[Collected data]
═══

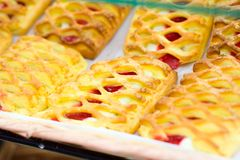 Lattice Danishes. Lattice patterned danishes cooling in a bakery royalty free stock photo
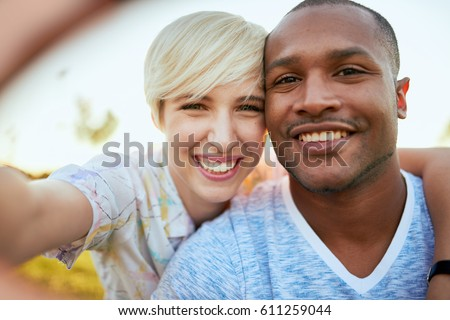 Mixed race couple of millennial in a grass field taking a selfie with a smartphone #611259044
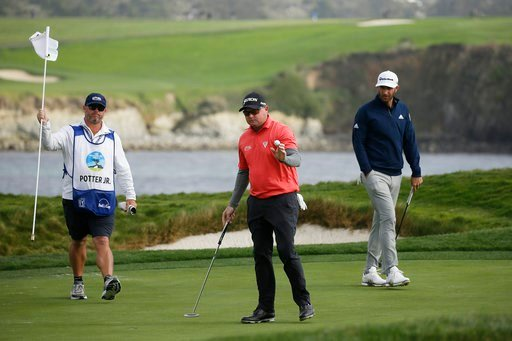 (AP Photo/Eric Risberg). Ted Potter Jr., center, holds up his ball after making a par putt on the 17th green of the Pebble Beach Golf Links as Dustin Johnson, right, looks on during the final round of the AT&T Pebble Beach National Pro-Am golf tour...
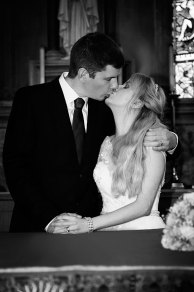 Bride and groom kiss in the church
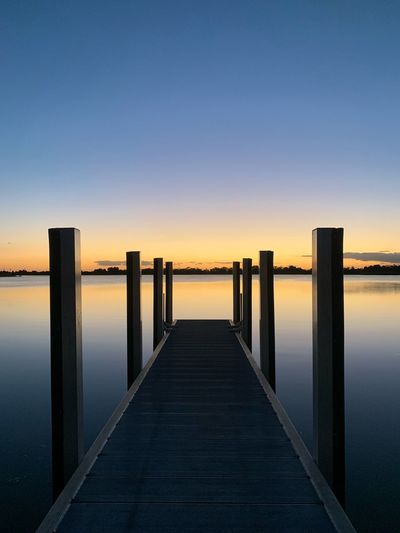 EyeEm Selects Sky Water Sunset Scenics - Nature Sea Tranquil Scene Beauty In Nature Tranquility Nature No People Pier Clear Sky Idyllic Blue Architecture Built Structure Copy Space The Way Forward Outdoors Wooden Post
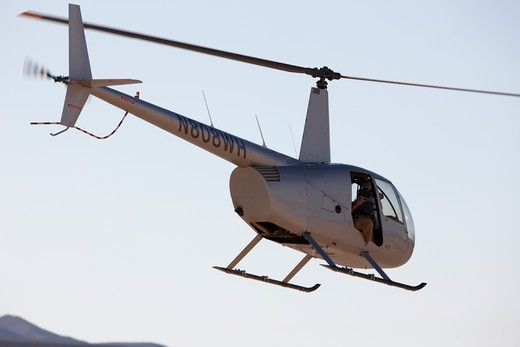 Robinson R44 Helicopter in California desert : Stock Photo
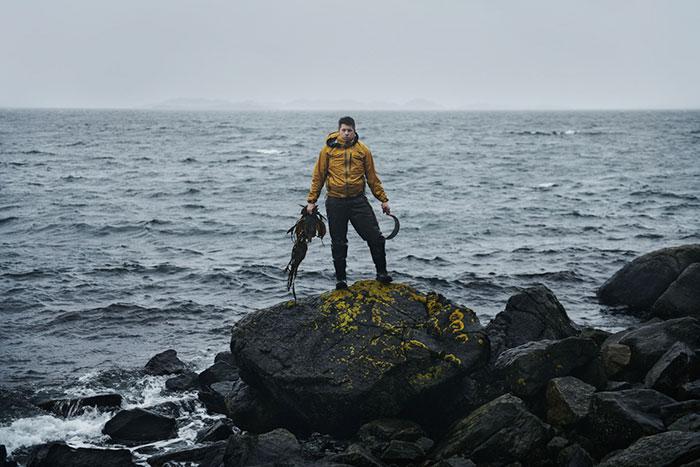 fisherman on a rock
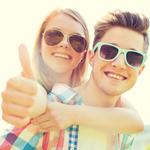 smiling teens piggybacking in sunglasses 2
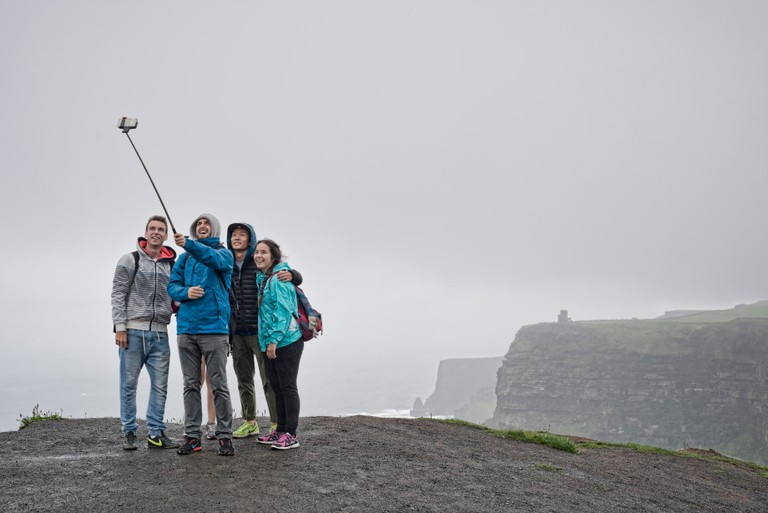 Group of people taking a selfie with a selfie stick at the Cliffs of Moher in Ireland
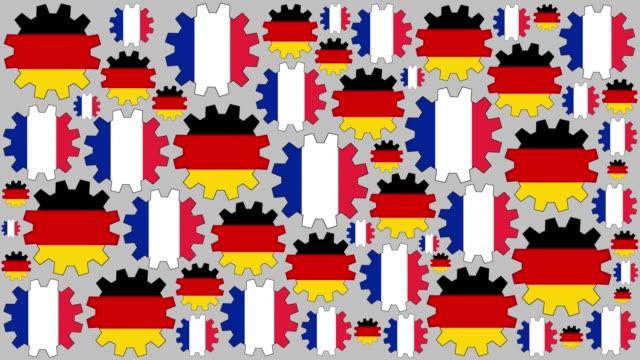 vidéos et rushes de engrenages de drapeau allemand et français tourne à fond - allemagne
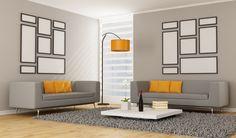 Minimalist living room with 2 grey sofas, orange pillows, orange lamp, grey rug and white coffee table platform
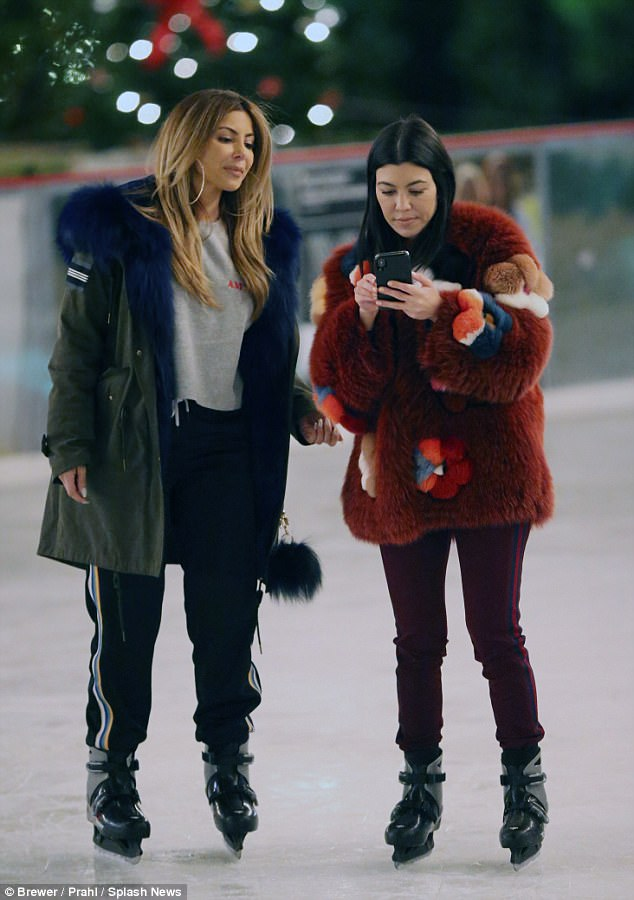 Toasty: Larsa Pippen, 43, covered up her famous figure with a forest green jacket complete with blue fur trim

═══

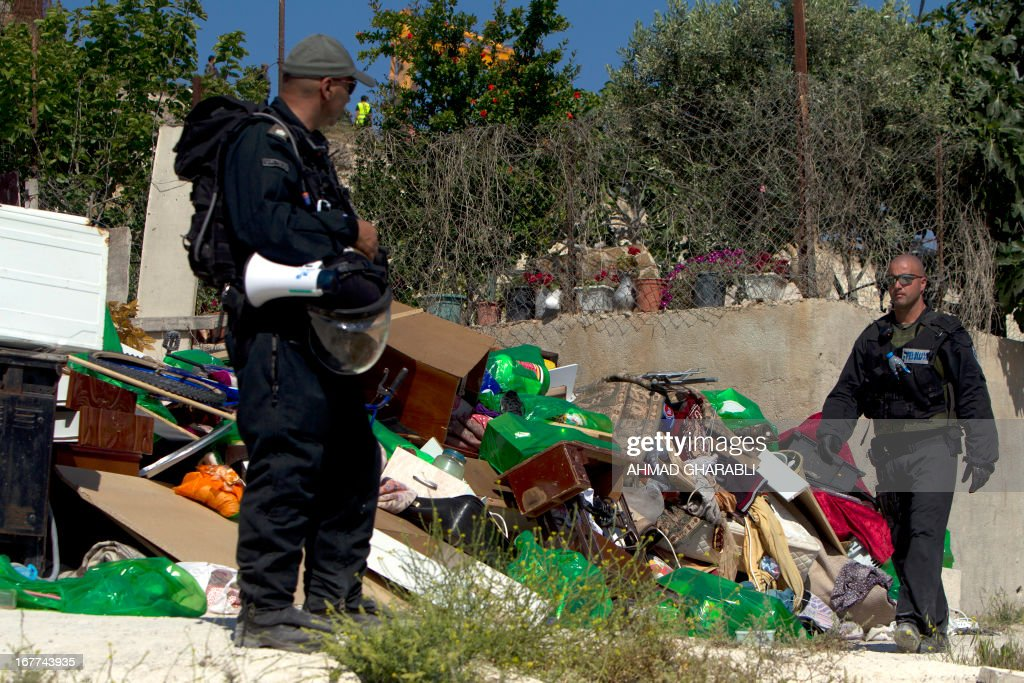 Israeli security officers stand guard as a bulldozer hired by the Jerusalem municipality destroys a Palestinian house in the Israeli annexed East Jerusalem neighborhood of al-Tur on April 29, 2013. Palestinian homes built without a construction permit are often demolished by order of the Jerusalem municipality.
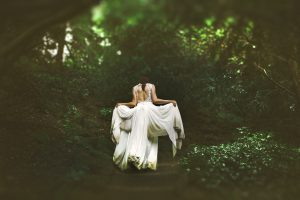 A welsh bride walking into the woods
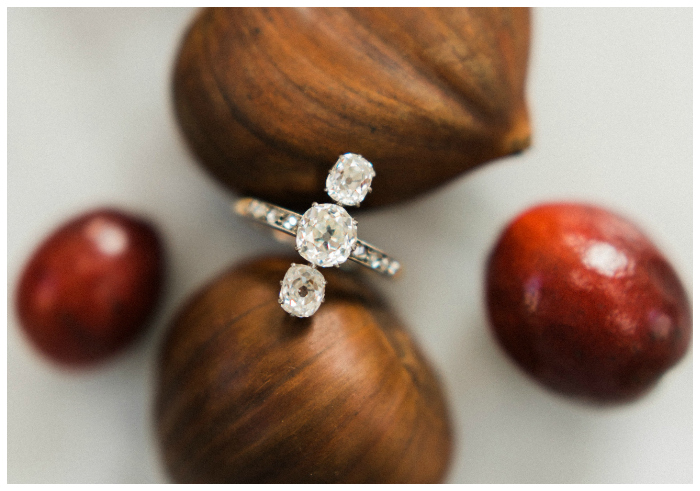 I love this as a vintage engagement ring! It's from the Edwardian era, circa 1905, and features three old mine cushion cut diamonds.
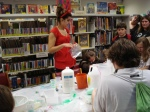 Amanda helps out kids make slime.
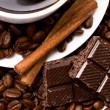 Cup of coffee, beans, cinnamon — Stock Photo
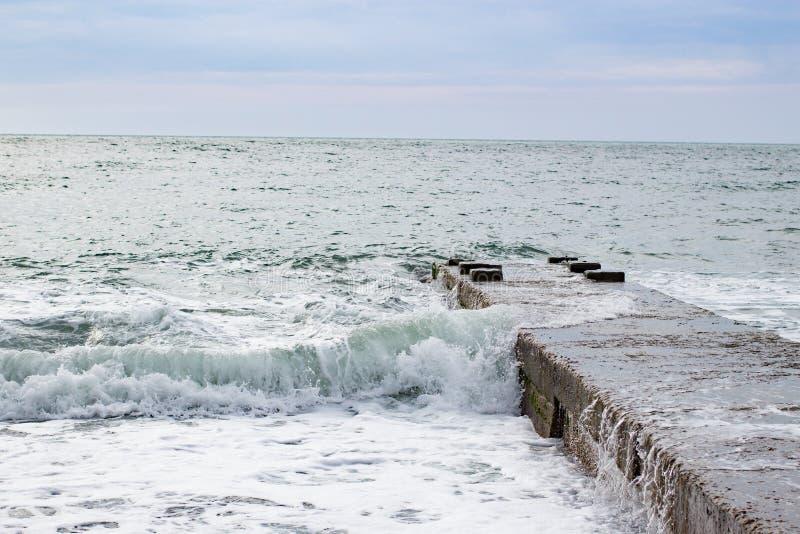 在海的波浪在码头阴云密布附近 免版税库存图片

═══

**Task to complete:**
Of the records above, print only the lines from the one containing "Lattice Danishes. Lattice" through the one containing "Toasty: Larsa Pippen, 43, covered", inclusive and unaltered, leaving out pictures.

**Task response:**
 Lattice Danishes. Lattice patterned danishes cooling in a bakery royalty free stock photo
 Mixed race couple of millennial in a grass field taking a selfie with a smartphone #611259044
 (AP Photo/Eric Risberg). Ted Potter Jr., center, holds up his ball after making a par putt on the 17th green of the Pebble Beach Golf Links as Dustin Johnson, right, looks on during the final round of the AT&T Pebble Beach National Pro-Am golf tour...
 Bride and groom kiss in the church
 EyeEm Selects Sky Water Sunset Scenics - Nature Sea Tranquil Scene Beauty In Nature Tranquility Nature No People Pier Clear Sky Idyllic Blue Architecture Built Structure Copy Space The Way Forward Outdoors Wooden Post
 Robinson R44 Helicopter in California desert : Stock Photo
 fisherman on a rock
 smiling teens piggybacking in sunglasses 2
 Group of people taking a selfie with a selfie stick at the Cliffs of Moher in Ireland
 vidéos et rushes de engrenages de drapeau allemand et français tourne à fond - allemagne
 Minimalist living room with 2 grey sofas, orange pillows, orange lamp, grey rug and white coffee table platform
 Toasty: Larsa Pippen, 43, covered up her famous figure with a forest green jacket complete with blue fur trim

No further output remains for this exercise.